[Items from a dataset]
********

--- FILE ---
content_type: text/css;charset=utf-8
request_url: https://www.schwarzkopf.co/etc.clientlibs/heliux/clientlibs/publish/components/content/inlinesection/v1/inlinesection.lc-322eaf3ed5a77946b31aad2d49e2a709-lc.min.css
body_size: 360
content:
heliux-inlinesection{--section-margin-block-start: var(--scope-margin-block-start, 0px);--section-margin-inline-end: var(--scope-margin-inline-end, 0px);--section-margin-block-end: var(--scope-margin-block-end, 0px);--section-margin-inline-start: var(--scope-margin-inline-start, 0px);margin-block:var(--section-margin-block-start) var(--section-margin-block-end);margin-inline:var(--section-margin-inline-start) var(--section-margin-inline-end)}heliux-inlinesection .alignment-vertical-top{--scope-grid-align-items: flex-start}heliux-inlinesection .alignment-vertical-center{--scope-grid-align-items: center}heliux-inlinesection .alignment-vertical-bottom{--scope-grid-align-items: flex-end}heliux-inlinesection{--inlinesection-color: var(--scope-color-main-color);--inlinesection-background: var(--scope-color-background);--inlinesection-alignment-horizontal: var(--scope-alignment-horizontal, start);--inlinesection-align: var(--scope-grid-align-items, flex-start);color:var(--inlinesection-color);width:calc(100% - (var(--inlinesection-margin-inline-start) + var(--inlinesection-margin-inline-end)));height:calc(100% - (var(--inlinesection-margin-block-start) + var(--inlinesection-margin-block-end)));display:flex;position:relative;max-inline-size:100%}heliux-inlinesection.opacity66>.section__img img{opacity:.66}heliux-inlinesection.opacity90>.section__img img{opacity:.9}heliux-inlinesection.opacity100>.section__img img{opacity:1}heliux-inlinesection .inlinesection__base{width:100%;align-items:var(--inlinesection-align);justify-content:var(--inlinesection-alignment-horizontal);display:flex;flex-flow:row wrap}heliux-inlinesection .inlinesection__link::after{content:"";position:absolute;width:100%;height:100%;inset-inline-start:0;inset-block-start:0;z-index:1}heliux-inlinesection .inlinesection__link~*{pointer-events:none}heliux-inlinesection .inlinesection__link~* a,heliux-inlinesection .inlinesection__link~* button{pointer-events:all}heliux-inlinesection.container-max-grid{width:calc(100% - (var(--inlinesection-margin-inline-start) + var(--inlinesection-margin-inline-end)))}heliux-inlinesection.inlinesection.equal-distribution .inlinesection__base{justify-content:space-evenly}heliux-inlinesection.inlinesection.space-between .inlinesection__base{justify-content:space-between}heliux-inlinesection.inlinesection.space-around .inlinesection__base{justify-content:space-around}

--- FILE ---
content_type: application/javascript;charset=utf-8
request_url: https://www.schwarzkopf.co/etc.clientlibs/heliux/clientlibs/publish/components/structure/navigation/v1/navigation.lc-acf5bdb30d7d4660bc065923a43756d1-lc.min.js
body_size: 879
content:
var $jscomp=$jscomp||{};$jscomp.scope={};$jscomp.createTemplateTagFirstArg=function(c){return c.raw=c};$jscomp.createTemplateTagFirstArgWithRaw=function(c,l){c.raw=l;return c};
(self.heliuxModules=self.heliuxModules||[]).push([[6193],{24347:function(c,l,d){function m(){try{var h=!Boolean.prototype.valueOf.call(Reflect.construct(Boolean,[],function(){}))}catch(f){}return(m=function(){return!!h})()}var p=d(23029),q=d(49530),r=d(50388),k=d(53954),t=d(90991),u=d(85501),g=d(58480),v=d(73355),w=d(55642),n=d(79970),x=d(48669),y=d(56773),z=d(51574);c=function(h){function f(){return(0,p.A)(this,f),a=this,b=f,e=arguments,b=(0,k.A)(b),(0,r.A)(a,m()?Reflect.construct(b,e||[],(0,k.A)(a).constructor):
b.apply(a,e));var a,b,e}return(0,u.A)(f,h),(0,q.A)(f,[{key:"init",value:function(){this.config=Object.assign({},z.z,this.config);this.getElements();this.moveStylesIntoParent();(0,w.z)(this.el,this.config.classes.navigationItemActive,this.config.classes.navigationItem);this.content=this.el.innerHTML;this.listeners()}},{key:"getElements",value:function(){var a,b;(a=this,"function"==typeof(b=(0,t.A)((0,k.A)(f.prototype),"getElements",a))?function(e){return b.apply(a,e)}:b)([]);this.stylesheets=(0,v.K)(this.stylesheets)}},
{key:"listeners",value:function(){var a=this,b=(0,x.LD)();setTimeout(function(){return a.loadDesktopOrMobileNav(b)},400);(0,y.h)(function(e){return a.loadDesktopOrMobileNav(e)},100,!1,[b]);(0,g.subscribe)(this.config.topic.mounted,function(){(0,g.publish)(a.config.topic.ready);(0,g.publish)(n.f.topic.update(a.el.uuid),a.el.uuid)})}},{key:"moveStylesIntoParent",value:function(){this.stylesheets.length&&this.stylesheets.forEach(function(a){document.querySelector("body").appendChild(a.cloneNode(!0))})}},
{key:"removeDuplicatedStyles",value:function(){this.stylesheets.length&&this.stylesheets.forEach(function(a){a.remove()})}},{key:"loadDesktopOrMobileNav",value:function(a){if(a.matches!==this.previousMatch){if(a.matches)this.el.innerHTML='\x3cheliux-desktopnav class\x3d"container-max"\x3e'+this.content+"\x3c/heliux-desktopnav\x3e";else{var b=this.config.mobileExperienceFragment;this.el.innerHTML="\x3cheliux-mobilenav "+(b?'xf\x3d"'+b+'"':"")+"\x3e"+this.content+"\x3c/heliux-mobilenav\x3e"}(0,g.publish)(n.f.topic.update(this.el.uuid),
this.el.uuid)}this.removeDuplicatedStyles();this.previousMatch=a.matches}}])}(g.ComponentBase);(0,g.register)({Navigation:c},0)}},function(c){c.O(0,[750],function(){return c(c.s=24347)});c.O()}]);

********

# Exercise brief
Each line that holds the string "charset" is to be copied from the entries above.

# Task output
content_type: text/css;charset=utf-8
content_type: application/javascript;charset=utf-8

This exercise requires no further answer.